Economist Online
SUBSCRIBE:

Wednesday, August 19, 2009

China's commodity appetite

China signed a huge $41 billion liquefied gas deal with Australia:

Tension, what tension?

Australia and China have just signed their largest ever trade deal -- a 20-year agreement worth $41.1 billion for Petrochina to import liquefied natural gas from Exxon Mobil's share of the Gorgon gas field down under.

Cue warm words from Australia's energy minister about the health of the trade and investment relationship between the two countries.

The reality is this deal merely papers over the cracks.

The bare bones of the contract between Exxon and Petrochina were hammered out earlier this year, before a marked rise in bad feeling between Australia and China emerged.

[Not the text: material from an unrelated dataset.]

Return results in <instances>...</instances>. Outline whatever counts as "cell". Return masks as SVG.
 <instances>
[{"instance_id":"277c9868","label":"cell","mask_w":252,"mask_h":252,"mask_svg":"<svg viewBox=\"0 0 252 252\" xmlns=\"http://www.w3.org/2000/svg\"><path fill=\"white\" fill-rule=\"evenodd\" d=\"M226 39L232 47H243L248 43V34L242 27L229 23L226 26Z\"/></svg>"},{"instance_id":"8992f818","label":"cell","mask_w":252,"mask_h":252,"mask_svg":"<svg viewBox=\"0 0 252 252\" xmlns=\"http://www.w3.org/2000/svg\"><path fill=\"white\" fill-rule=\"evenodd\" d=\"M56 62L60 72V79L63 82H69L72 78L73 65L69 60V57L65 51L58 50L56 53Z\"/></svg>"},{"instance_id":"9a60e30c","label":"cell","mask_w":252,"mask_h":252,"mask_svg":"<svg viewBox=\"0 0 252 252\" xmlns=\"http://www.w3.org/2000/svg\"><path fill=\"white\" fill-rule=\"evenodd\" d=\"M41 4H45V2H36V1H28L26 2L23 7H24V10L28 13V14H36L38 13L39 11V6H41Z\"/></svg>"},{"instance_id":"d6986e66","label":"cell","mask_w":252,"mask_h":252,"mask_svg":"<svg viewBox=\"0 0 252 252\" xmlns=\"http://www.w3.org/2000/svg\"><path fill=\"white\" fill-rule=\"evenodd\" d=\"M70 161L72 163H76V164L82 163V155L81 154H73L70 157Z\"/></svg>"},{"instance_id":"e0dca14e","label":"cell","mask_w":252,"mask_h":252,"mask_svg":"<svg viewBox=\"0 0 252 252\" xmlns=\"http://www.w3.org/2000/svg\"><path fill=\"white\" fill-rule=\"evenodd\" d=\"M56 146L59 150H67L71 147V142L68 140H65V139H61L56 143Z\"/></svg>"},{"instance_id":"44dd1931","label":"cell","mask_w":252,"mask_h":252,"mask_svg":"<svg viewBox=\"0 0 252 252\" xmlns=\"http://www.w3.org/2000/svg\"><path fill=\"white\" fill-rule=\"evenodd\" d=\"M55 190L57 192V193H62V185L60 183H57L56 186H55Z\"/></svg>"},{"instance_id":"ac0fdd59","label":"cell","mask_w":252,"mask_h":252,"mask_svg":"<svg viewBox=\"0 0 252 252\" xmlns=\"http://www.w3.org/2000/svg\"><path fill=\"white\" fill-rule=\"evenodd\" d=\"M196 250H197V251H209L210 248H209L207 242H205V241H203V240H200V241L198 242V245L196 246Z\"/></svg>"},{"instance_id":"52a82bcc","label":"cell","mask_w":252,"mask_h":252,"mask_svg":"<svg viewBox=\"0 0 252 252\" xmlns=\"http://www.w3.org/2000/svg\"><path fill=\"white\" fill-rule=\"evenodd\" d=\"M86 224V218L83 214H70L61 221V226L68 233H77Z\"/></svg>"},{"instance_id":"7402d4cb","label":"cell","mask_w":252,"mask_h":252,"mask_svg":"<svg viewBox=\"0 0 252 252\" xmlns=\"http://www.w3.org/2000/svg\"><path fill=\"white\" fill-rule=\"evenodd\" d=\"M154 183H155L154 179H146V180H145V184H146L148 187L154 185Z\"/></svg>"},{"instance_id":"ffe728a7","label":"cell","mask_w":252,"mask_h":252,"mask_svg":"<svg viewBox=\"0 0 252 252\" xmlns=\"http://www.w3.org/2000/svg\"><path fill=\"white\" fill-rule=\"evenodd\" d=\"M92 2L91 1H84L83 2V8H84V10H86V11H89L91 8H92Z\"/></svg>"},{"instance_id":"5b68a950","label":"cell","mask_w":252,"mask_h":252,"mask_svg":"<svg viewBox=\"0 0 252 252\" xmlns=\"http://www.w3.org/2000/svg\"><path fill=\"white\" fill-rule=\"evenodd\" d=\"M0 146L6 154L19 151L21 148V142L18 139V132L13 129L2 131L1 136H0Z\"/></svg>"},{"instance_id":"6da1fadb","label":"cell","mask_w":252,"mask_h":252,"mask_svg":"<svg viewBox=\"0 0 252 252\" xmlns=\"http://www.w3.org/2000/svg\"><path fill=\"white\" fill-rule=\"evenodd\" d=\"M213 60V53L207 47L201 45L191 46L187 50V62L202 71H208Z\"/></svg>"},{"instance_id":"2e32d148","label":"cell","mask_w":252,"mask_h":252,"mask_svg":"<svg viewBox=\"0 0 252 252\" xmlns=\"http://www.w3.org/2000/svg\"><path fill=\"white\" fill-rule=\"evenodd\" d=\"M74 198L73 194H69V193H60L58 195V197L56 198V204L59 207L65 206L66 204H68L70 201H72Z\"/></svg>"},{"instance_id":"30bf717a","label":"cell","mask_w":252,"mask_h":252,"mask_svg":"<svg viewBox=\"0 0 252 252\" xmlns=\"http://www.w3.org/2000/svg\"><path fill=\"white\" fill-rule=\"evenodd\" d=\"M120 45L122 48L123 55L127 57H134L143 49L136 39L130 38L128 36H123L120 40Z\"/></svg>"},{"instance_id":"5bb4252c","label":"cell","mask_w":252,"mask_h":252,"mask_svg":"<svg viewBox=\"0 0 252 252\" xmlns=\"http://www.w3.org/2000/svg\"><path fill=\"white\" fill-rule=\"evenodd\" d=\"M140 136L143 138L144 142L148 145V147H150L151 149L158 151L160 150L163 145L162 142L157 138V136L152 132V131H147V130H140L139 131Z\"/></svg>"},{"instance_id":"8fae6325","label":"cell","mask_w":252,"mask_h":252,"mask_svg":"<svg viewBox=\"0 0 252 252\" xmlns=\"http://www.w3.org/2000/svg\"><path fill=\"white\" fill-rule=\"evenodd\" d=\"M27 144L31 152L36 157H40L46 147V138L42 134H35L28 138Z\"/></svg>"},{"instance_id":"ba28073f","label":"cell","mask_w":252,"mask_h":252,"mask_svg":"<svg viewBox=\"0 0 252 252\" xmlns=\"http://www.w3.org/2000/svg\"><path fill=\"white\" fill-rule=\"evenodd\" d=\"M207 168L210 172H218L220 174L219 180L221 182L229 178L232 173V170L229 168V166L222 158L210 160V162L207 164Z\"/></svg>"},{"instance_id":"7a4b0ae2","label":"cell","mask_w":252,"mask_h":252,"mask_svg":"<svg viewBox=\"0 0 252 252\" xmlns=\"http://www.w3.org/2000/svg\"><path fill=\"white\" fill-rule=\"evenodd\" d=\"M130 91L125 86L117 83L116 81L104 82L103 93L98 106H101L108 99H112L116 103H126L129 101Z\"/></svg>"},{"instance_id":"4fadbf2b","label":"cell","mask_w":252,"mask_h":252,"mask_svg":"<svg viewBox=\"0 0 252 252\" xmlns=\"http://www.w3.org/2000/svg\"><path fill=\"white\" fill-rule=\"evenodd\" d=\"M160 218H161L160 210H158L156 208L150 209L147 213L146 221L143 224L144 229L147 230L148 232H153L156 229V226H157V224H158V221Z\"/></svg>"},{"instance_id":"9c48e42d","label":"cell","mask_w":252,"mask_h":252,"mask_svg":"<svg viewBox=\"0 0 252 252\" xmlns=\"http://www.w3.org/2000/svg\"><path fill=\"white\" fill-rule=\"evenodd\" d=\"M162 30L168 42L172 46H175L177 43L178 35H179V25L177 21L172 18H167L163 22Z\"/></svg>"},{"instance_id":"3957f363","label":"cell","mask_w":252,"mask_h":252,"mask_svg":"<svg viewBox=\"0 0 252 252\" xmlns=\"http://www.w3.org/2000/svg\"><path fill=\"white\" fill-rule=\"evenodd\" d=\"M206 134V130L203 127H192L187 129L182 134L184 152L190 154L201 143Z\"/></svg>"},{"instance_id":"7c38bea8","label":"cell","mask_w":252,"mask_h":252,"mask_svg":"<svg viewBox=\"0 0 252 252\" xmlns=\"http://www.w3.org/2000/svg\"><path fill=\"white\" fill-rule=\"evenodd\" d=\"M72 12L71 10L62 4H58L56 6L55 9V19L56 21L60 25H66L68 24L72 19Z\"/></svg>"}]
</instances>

So it predates Chinese anger over Chinalco's failed bid to take a major stake in Rio Tinto, for example, and Australian jitters over the arrest of Rio employees in China this summer -- including Stern Hu, an Australian citizen.

And because this deal doesn't involve any actual Chinese ownership of Australian assets or companies, it's palatable for the Canberra government.

Long-term contracts involving Australian resource supplies to China are fine. A much sterner test of the two countries' relationship will come when Australia's foreign investment authorities settle down to consider Yanzhou Coal's takeover bid for coal miner Felix Resources.

A rejection or moderation of that deal would reveal how delicate Sino-Australian relations remain. Opposition leader Malcolm Turnbull yesterday said they were at their lowest ebb for many years.

Me. Turnbull, of course, has political motives. He knows that the reputation of Australian prime minister Kevin Rudd -- a fluent Mandarin speaker -- rests to some extent on his ability to handle relations with China.

Mr. Rudd, an old China hand, will in turn know business with China in future won't be as smooth as this gas deal makes it seem.